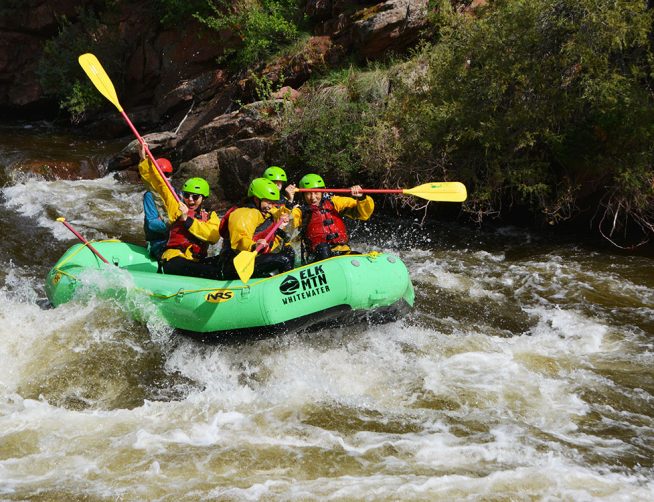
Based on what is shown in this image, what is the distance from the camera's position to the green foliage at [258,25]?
37.0 feet

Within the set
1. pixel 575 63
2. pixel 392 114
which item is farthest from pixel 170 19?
pixel 575 63

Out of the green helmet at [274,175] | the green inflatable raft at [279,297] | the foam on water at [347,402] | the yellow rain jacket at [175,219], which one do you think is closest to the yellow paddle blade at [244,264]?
the green inflatable raft at [279,297]

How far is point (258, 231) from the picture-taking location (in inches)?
205

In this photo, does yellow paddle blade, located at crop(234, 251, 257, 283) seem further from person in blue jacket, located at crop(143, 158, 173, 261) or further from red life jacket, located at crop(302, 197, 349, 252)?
person in blue jacket, located at crop(143, 158, 173, 261)

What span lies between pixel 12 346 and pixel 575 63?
6.14m

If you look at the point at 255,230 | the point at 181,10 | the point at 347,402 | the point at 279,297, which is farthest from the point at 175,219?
the point at 181,10

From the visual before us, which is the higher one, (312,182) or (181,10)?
(181,10)

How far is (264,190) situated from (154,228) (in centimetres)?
129

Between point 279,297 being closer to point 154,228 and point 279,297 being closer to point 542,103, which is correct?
point 154,228

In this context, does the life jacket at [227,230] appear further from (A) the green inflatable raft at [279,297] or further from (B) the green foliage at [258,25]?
(B) the green foliage at [258,25]

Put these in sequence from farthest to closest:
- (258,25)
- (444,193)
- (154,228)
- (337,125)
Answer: (258,25)
(337,125)
(444,193)
(154,228)

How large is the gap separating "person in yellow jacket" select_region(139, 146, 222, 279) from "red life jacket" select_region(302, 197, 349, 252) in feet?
2.66

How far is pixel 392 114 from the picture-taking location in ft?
26.9

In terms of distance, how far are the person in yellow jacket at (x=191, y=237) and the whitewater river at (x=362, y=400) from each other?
56 centimetres
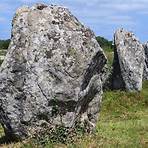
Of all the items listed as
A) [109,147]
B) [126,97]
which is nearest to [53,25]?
[109,147]

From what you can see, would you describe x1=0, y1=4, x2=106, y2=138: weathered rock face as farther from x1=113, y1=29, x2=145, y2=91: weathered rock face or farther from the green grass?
x1=113, y1=29, x2=145, y2=91: weathered rock face

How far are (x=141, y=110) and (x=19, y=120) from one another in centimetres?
1220

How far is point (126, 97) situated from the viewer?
94.6 ft

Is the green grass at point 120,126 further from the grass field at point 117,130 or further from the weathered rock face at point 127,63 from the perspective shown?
the weathered rock face at point 127,63

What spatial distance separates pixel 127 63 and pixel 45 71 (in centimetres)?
1807

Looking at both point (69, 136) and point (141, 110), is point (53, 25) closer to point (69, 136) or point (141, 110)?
point (69, 136)

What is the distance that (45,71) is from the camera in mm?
14914

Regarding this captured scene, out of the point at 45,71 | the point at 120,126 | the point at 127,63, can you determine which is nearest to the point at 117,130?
the point at 120,126

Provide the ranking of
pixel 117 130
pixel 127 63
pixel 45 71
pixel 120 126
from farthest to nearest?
pixel 127 63
pixel 120 126
pixel 117 130
pixel 45 71

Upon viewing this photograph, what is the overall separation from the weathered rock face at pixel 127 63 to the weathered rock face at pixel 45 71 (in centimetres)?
1714

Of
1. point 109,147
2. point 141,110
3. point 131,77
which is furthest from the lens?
point 131,77

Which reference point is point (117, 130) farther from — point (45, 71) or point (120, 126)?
point (45, 71)

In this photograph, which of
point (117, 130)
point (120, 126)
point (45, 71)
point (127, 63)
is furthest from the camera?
point (127, 63)

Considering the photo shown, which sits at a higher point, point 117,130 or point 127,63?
point 127,63
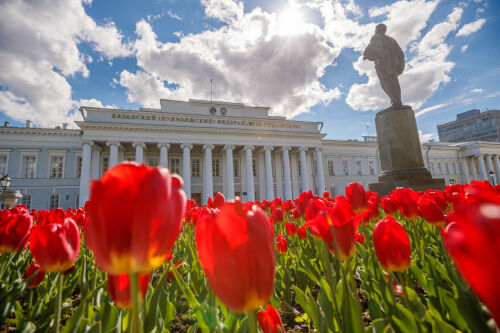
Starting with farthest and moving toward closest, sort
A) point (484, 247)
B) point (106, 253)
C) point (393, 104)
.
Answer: point (393, 104), point (106, 253), point (484, 247)

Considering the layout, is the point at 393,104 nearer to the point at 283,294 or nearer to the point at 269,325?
the point at 283,294

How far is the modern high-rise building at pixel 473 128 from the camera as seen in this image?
238 ft

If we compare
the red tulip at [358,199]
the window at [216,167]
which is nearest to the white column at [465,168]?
the window at [216,167]

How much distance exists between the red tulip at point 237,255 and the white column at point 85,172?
23259 mm

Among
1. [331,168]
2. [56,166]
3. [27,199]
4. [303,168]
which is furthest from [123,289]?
[331,168]

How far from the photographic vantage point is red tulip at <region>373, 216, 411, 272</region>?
0.90m

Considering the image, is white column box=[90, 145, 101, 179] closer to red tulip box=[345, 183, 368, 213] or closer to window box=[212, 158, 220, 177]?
window box=[212, 158, 220, 177]

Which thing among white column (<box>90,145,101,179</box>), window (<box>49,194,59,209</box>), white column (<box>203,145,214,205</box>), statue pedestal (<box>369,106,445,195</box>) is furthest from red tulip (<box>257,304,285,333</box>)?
window (<box>49,194,59,209</box>)

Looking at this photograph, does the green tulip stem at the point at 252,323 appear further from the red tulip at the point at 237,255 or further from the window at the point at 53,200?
the window at the point at 53,200

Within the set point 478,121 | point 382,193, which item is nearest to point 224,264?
point 382,193

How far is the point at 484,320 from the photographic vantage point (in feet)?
2.42

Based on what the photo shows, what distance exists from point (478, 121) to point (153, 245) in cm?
10637

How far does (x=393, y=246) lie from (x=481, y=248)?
75cm

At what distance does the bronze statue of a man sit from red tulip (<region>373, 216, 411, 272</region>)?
7.32 metres
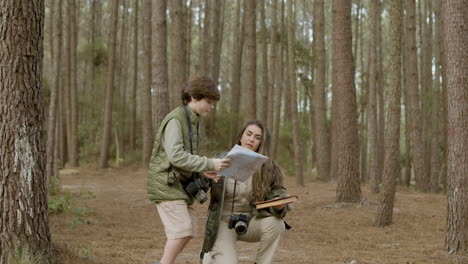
= = = =
# [AIM OF THE TASK]
Scale the entries starting at the line that contains "How far is pixel" and ending at the line that contains "56 centimetres" by writing all of those lines out again, requests included. Multiply every distance in the answers by 1.05, and round each result to the same number of decimal places as the original, with halves rounded up.

# [ANSWER IN FULL]
How far is pixel 392 114 from the picture-taking location in ft?
28.2

In terms of distance, how far are the person in yellow jacket at (x=191, y=237) and the whitewater river at (x=362, y=400) from each other?
59 centimetres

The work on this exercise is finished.